SPEAKER NOTES
                 TUNING HOSTS FOR NETWORK PERFORMANCE
                             Glen Turner
                           2008-01-29 1055
                  Sysadmin miniconf of linux.conf.au
        Theatre A, Old Arts Building, University of Melbourne


SOFT INTRO

I promise
 - No OSI seven-layer protocol model
 - No protocol header diagrams


---- UP TO HERE ----


TCP TUNING

INTRODUCTION

To date most factors inhibiting end-to-end network performance have
been in the network.  The reason a network engineer is speaking at a
sysaddmin miniconf is that the performance issues have now moved into
computers and their operating systems.


BUGS

TSO

Some hardware.

Ensure your hardware choice has a NAPI driver.


The Linux networking implementation is the best there is, and
researchers in the field have moved from BSD UNIX to Linux, so Linux
is better earlier.

But these two factors place more pressure on the Linux networking
implementation. No one uses Windows Xp to transfer files at 10Gbps,
and any who does have such a machine doesn't expect it to work. Linux
is expected to work.


MOTIVATION

Why is a network engineer at a systems administration miniconf?

The performance of well-designed networks has reached a peak.

1. Bandwidth is either cheap; or
   nearly unobtainable extortionately priced.

2. ASIC-based routers forward packets with no unavoidable latency, and
   thus low jitter.

3. The remaining problems we cannot fix with engineering:

   a. Extortionate pricing is due to political or market competition factors

   b. Reducing latency requires either
        increasing the speed of light in fiber, or
        reducing the diameter of the globe.
      Light in fiber increases by 1% per year,
      Earth's diameter reduces by about 1mm per year.

But the average user can't fill a 1Gbps link across or out of Australia.

The reasons for this are found in
  applications
  operating systems
  fundamental algorithms
  host hardware


PART 1. FUNDAMENTAL ALGORITHMS


TCP -- TRANSMISSION CONTROL PROTOCOL

[screen shows packet capture with TCP details exploded]

The user's view is that TCP implements a "connection", providing
multiplexing, reliable and in-order delivery, and flow control between
the two host's applications.

(Data provided):
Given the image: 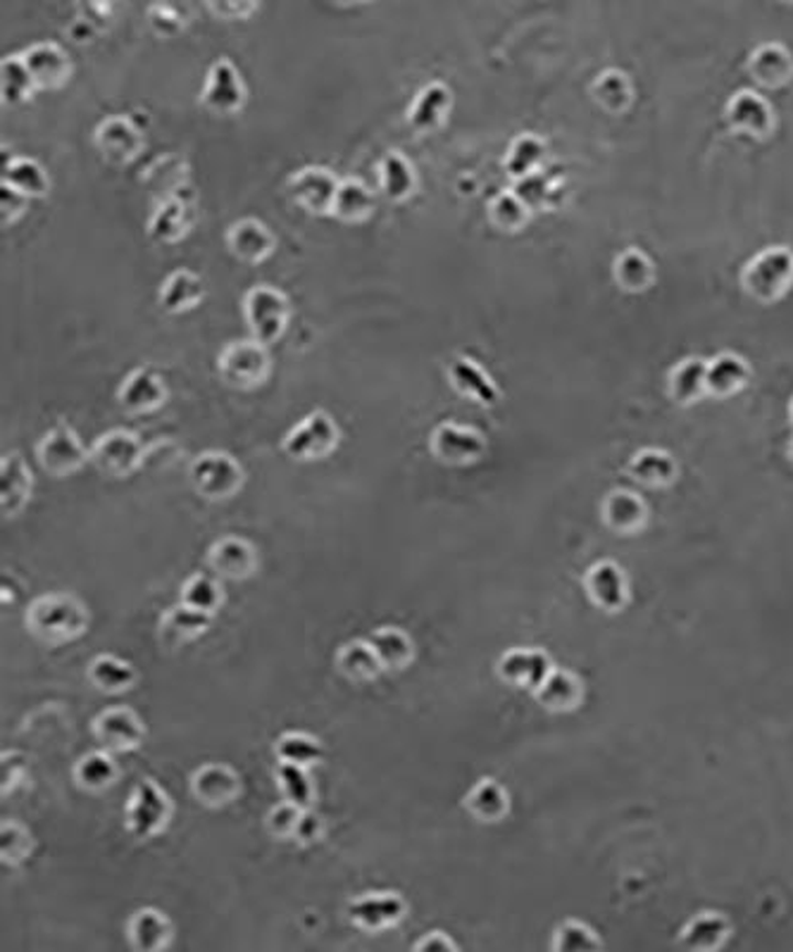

(Prompt 1): Write out the speaker notes again, starting with "a. Extortionate pricing" and going on through "of the globe.", and substitute "planet" for "globe".
(Prompt 2): According to the speaker notes, where are the reasons found that the average user can't fill a 1Gbps link across or out of Australia? List all of them.

(Output 1):
a. Extortionate pricing is due to political or market competition factors

   b. Reducing latency requires either
        increasing the speed of light in fiber, or
        reducing the diameter of the planet.

(Output 2):
- applications
- operating systems
- fundamental algorithms
- host hardware